IRC channel logs

2024-11-24.log

back to list of logs

<damo22>i was able to mount and read a usb disk, unmount it and kill rumpusbdisk without crashing my system
<Gooberpatrol_66>yay
<damo22>$ ../configure --enable-kdb --enable-apic --enable-ncpus=8 --disable-linux-groups
<damo22>seems to boot with -smp 6
<damo22>$ sudo ~/bin/smp /usr/bin/stress -c 5
<damo22>hogs 5 cores
<damo22>what do i need to test?
<damo22>i tried compiling gnumach with -j6 but it only serialised the cc1 calls
<damo22>.NOTPARALLEL: check
<damo22>^ this seems to serialise all of gnumach compilation
<gfleury>damo22: congrats for you usb port
<gfleury>You're doing great jobs
<damo22>gfleury: thank you, its all standing on the shoulders of giants as the saying goes
<damo22>we need to figure out why SMP wont fully boot, there are likely a few race conditions left
<damo22>when i revert gnumach aadb4339, it doesnt boot because of the races
<gfleury>Indeed
<damo22>but in master, it boots with the APs in the slave processor set
<damo22>and the extra cores are usable in the slave pset
<damo22>its surprising that the design allows for any process, including gnumach (the kernel) to be scheduled on any processor
<damo22>youpi: how do i make the startup of init execute just /bin/bash so i can step through rc manually?
<damo22>it seems service networking hangs on smp
<damo22>DHCPDISCOVER on /dev/eth0 to 255.255.255.255 port 67 interval 4
<damo22>i think the problem is in netdde
<damo22>#0 0x081af935 in _hurd_intr_rpc_mach_msg ()
<damo22>#1 0x08277580 in gsync_wait_intr ()

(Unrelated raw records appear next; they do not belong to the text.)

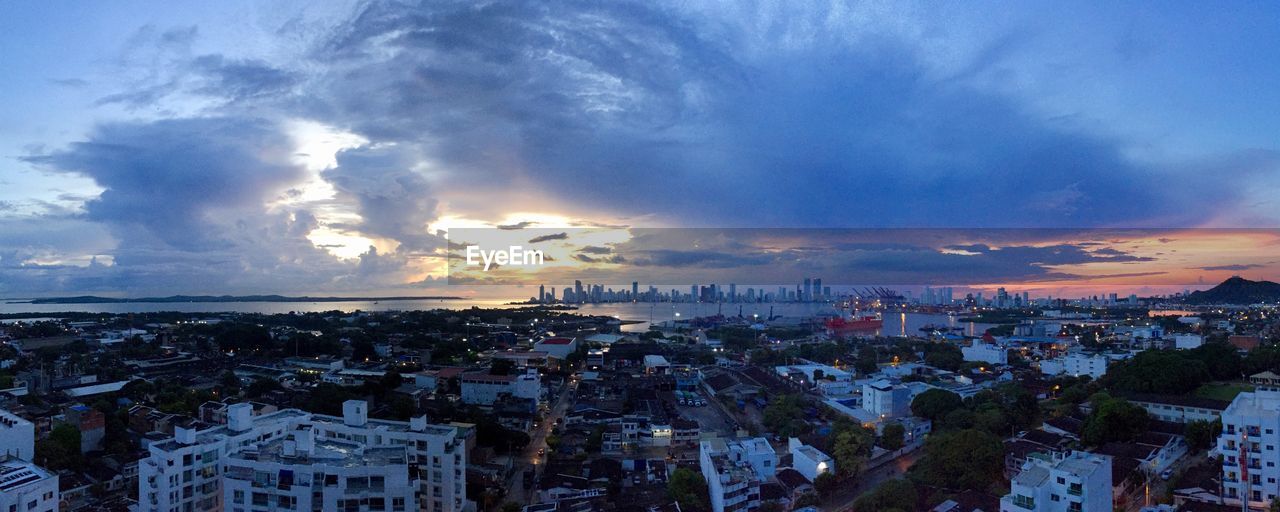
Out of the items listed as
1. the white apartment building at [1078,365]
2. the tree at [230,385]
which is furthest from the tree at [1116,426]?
the tree at [230,385]

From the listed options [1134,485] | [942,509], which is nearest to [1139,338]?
[1134,485]

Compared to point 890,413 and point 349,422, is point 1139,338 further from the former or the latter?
point 349,422

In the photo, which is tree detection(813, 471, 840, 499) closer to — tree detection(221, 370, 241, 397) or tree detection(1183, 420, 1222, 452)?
tree detection(1183, 420, 1222, 452)

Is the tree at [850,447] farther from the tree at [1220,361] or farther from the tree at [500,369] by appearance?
the tree at [1220,361]

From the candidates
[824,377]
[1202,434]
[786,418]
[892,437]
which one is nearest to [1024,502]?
[892,437]

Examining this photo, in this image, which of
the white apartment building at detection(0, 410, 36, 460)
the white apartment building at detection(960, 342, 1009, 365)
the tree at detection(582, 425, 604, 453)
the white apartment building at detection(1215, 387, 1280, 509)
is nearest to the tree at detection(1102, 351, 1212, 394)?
the white apartment building at detection(1215, 387, 1280, 509)

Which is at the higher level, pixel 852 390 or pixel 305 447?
pixel 305 447
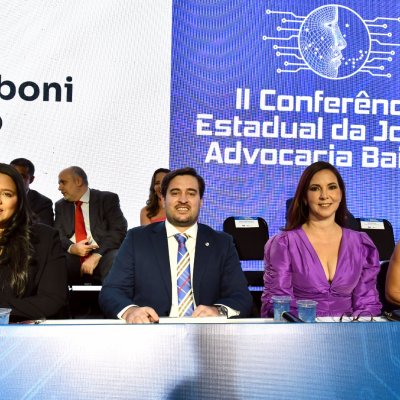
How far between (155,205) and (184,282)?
8.27ft

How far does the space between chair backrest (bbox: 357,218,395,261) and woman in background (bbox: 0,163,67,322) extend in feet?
10.5

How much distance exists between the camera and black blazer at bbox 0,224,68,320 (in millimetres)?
2334

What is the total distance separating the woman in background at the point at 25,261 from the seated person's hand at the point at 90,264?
1.96 meters

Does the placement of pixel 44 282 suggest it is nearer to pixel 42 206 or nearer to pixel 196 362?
pixel 196 362

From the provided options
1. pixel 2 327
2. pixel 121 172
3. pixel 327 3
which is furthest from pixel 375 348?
pixel 327 3

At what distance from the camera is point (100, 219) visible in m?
5.11

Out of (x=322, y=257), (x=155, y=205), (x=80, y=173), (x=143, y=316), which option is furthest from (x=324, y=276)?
(x=80, y=173)

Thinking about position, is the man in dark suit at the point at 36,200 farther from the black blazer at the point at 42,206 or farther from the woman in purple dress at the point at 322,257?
the woman in purple dress at the point at 322,257

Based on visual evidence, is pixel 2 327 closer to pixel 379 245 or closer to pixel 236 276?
pixel 236 276

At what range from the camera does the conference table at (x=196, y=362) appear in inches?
48.5

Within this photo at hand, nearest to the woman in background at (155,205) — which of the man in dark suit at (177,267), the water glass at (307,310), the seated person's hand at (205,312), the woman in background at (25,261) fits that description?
the man in dark suit at (177,267)

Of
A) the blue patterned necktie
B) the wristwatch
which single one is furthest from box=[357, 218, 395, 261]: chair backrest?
the wristwatch

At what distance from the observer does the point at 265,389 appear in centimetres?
126

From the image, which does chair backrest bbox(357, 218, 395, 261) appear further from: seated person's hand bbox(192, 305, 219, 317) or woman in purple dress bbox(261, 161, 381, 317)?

<damo22>#2 0x081a57b2 in __sem_timedwait_internal ()
<damo22>#3 0x081a58ce in sem_wait ()
<damo22>#4 0x0818939e in _sem_timedwait_internal (sem=0x4900b60, timeout=0) at ../../libddekit/thread.c:248
<damo22>#5 ddekit_sem_down (sem=0x4900b60) at ../../libddekit/thread.c:268
<damo22>its deadlocked on a timed wait
<damo22> https://paste.debian.net/hidden/de9eea4c/
<damo22>5 sem_waits!!
<damo22>something is borked
<damo22>maybe netdde needs to be a multithreaded machdev?

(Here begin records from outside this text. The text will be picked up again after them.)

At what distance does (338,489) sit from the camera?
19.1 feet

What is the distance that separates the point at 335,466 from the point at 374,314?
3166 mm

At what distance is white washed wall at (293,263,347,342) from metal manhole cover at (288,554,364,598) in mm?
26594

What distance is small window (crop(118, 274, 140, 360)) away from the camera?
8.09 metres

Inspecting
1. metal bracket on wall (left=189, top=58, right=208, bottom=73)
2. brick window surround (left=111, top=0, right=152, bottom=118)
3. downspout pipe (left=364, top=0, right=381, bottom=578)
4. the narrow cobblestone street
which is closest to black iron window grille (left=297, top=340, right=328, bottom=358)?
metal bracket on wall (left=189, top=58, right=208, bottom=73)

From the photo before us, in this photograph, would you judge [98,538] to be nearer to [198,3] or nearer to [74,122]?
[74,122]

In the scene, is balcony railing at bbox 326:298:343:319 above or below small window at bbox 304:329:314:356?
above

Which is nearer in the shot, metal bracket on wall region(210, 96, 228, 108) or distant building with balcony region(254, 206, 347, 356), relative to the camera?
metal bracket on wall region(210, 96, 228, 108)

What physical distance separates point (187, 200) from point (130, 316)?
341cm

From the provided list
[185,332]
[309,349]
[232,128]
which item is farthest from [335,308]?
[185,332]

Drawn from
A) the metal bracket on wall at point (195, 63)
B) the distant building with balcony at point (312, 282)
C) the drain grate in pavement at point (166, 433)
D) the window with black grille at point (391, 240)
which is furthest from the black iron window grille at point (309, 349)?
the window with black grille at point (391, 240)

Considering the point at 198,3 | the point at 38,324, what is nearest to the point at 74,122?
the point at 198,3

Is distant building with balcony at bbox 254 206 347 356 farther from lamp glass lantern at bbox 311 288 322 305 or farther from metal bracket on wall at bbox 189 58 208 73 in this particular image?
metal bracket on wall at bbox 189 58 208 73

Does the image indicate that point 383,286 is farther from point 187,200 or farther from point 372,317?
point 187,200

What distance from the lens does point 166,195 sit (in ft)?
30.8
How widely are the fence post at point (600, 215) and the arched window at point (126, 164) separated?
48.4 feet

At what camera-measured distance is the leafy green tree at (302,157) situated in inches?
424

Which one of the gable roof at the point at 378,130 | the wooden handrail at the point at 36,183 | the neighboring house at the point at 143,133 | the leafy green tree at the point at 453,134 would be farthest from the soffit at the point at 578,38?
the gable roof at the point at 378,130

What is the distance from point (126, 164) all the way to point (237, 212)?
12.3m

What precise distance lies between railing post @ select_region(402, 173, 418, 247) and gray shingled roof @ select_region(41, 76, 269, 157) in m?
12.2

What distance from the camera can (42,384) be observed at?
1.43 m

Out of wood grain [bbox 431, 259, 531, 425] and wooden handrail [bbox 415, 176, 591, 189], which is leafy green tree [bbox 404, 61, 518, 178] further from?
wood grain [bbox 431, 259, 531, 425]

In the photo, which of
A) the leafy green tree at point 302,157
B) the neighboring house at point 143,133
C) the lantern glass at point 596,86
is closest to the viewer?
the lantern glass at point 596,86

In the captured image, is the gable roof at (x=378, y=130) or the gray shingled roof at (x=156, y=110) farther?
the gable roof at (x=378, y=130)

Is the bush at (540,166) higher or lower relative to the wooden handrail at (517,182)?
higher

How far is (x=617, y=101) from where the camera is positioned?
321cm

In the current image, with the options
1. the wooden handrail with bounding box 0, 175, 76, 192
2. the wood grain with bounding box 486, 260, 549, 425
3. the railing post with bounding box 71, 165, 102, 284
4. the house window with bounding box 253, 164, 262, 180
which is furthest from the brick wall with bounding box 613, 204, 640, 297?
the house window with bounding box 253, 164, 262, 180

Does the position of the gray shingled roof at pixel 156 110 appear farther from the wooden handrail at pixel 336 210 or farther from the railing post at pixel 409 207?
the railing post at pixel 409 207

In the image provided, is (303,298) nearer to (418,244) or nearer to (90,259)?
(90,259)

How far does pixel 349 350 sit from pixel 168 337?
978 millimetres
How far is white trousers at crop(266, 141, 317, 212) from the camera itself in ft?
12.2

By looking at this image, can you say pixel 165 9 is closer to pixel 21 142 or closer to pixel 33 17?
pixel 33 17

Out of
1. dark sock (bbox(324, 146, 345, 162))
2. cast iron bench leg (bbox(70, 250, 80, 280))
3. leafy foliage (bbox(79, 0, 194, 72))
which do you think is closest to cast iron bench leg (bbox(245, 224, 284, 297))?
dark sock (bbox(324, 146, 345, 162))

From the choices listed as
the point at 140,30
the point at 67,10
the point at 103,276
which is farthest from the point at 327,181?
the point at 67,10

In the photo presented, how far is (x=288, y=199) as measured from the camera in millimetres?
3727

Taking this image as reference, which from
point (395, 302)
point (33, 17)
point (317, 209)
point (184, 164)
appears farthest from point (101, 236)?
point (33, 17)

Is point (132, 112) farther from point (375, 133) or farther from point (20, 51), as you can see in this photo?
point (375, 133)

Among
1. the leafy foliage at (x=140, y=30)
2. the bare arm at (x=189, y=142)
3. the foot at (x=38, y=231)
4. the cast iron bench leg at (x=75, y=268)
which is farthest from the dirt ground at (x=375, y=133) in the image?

<azert>damo22: DHCPDISCOVER hangs on read only filesystems without any warnings. Such as when the system mounts file systems read only without error. I’d first try to just disable networking and see if everything else boots in multicpu
<azert>Best strategy, in fact, is to boot on the mono processor set, and then test things server by server by booting them individually on the APs
<damo22>azert: i have a booting system with no networking
<damo22>i had to remove a few things from sysv-rc-conf
<azert>Cool!
<damo22>i think something is fishy with ddekit_timer_thread()
<damo22>if theres no timer_list, __timer_sleep(-1) is called and it might not be good
<damo22>__timer_sleep(DDEKIT_TIMEOUT_NEVER)

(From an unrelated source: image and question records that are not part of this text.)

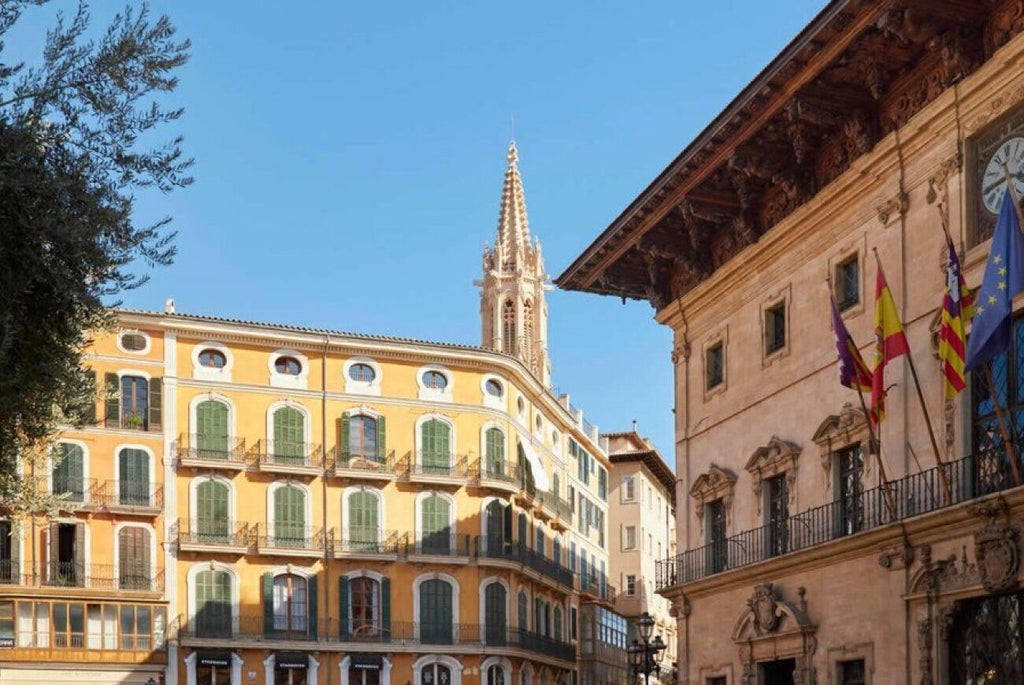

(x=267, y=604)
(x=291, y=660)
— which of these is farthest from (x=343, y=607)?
(x=267, y=604)

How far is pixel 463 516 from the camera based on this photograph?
197ft

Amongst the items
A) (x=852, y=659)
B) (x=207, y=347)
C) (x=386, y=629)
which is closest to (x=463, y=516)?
(x=386, y=629)

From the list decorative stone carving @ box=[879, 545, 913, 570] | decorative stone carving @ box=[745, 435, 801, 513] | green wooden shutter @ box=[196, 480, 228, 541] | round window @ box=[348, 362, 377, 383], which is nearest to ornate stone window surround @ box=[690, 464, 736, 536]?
decorative stone carving @ box=[745, 435, 801, 513]

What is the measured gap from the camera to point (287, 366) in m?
58.9

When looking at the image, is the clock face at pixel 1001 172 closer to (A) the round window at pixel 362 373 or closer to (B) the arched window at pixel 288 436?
(B) the arched window at pixel 288 436

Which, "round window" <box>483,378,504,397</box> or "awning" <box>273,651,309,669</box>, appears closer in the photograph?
"awning" <box>273,651,309,669</box>

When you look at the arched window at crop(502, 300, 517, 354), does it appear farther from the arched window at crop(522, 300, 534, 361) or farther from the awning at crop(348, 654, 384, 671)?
the awning at crop(348, 654, 384, 671)

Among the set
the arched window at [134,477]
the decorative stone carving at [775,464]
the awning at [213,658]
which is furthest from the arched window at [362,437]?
the decorative stone carving at [775,464]

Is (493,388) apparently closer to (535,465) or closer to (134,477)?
(535,465)

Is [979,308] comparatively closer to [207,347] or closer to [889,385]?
[889,385]

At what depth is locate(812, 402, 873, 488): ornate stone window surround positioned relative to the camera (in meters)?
24.1

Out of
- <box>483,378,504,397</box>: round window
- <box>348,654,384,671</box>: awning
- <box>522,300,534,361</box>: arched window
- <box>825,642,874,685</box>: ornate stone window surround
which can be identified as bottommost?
<box>348,654,384,671</box>: awning

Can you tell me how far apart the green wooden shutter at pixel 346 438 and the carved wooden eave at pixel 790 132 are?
27288 mm

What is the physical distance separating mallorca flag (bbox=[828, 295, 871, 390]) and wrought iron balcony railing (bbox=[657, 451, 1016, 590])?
147 cm
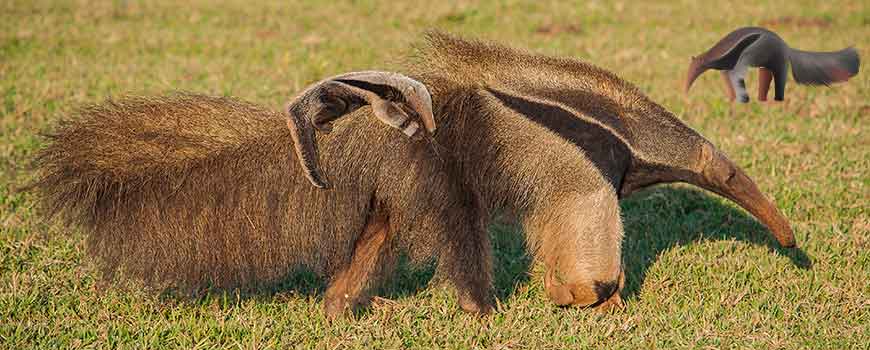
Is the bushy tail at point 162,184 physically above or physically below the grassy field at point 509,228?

<damo22>i dont think it can process any more timers after hat
<damo22>that*
<damo22>also ddekit_condvar_wait_timed() is implemented as an infinite wait ddekit_condvar_wait (cvp, mp);
<damo22>maybe we can make it never wait forever, so the timer thread definitely wakes up occasionally
<damo22>thats not it
<damo22>youpi: should userspace drivers, eg netdde, be changing the processor interrupt flag?
<damo22>libdde_linux26 calls local_irq_save and local_irq_restore
<damo22>wont that cause havoc on smp?
<damo22>libdde-linux26/lib/src/arch/l4/softirq.c
<youpi>damo22: no, the gnumach build really is parallel, we get several cc1 process in parallel
<youpi>reverting aadb4339 is not a priority: the issue we face is compilation time, which is mostly bounded by cc1 / cc1plus duration
<damo22>if i remove ".NOTPARALLEL: check" from the tests/Makefile.am, then i get a parallel gnumach build
<youpi>«  its surprising that the design allows for any process, including gnumach (the kernel) to be scheduled on any processor »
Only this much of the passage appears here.